Эти рассказы еще раз убеждают, какой незаурядной личностью была Милена Душановна, как нужен был ей тот круг друзей, который был у нее в годы работы в Эрмитаже, в годы жизни в Ленинграде. Как ей хотелось быть среди бывших коллег: Бориса Пиотровского, Александра Николаевича Болдырева, Игоря Михайловича Дьяконова, Натальи Дмитриевны Флитнер, Александры Владимировны Банк, Милицы Эдвиновны Матье, Исидора Михайловича Лурье и других сотрудников отдела Востока Эрмитажа. Все они с середины 50-х до середины 60-х годов стали докторами наук, совершали научные экспедиции, писали и публиковали научные труды, преподавали в институтах, получили профессорские должности. В начале 30-х годов они вместе с Миленой Душановной начинали свою научную карьеру в Эрмитаже. Но, наверное, уже после первого ареста отца в 1929 году на нее легла тень политической неблагонадежности, которая сделала для нее путь продвижения по службе более трудным, чем для других.
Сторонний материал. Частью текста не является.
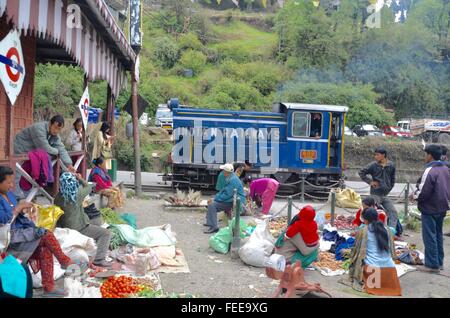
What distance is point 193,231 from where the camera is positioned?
9398mm

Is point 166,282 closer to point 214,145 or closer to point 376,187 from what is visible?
point 376,187

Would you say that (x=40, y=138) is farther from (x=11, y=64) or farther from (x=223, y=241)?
(x=223, y=241)

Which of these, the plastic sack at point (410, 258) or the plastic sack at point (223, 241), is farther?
the plastic sack at point (223, 241)

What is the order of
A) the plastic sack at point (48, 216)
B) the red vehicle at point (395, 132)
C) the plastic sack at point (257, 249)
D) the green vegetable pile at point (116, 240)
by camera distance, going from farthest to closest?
the red vehicle at point (395, 132), the green vegetable pile at point (116, 240), the plastic sack at point (257, 249), the plastic sack at point (48, 216)

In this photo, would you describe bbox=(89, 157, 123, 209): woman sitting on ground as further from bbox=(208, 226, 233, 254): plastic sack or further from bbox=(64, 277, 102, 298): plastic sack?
bbox=(64, 277, 102, 298): plastic sack

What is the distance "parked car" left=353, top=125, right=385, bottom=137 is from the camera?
100 feet

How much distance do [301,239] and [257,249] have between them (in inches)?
33.3

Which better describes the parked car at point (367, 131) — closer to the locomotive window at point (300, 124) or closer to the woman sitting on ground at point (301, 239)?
the locomotive window at point (300, 124)

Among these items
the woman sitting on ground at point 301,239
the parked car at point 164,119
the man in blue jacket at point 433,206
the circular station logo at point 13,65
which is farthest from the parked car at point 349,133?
the circular station logo at point 13,65

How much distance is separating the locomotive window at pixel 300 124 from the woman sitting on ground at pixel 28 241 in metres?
11.3

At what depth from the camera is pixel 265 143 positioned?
51.1 ft

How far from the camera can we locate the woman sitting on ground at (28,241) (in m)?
4.71

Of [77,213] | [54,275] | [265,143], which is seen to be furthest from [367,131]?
[54,275]
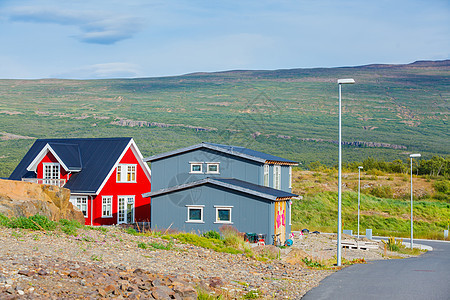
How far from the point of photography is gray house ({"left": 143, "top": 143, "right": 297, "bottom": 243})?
32.6 metres

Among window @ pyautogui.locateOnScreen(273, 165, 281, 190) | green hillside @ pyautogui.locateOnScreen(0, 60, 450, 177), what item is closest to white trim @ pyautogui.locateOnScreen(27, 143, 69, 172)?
window @ pyautogui.locateOnScreen(273, 165, 281, 190)

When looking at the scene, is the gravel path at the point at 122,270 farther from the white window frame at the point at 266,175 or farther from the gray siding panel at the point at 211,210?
the white window frame at the point at 266,175

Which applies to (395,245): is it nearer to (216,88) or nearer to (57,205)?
(57,205)

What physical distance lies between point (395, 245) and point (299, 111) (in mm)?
108304

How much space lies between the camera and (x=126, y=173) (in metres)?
42.9

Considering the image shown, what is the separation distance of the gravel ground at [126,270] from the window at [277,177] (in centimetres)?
1538

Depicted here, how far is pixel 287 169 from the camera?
142 ft

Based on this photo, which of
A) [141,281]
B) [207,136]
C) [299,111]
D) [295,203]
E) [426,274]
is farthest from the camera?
[299,111]

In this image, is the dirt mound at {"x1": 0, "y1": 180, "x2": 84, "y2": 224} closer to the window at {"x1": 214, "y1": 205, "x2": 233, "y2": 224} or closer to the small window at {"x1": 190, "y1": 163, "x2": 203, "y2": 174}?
the window at {"x1": 214, "y1": 205, "x2": 233, "y2": 224}

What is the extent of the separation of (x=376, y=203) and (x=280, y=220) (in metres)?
42.1

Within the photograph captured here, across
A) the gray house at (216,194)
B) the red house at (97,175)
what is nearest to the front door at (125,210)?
the red house at (97,175)

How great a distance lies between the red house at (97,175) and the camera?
40250 mm

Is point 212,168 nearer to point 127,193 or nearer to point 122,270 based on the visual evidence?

Душана Ивановича должны были освободить в 1942 году. Но волокита с освобождением тянулась до смерти «великого вождя». Вместо четырех лет, незаслуженных лет заключения, он просидел в лагерях 15! И все эти годы вместе с ним страдала его семья: сын, дочь, жена. Письма, хранящиеся в нашем школьном музее, яркое этому подтверждение.

Милена Семиз в конце 1970-х

Директор библиотеки Галина Владимировна Бешметова провела для нас экскурсию по городу Мышкину. Мы подошли к дому на улице Никольской, где жила семья Семиз. На доме есть мемориальная доска, на которой указано, кому принадлежал этот дом, а также что в этом доме часто бывал известный советский писатель и библиофил Всеволод Рождественский. В 50–60-ые годы он часто приезжал на лето в Мышкин с семьей и всегда останавливался в доме Семизов.

Поездка в Мышкин помогла мне хоть немного приблизиться к миру моих героев, увидеть этот почти игрушечный Мышкин, большой деревянный дом, в котором сейчас живут совсем другие люди. Мы увидели памятную доску на доме Роговых-Семиз, мы узнали, что память о них, действительно, до сих пор жива. И тот мир, который они создавали вокруг себя в Мышкине, лишь сегодня начинает быть понятным современному горожанину. Я поняла, почему новая советская мораль не могла разрушить старые вековые семейные узы этой семьи, изменить и переделать этих людей на новый лад. Я поняла, почему Душан Иванович так рвался в этот дом, к своему семейному очагу. И он дожил, чтобы родная рука закрыла ему глаза. Дом, семья, любовь близких, желание творить вокруг себя добро и красоту – вот главное в жизни человека. И семейство Роговых-Семиз несло в себе это через все преграды, горе и страдания.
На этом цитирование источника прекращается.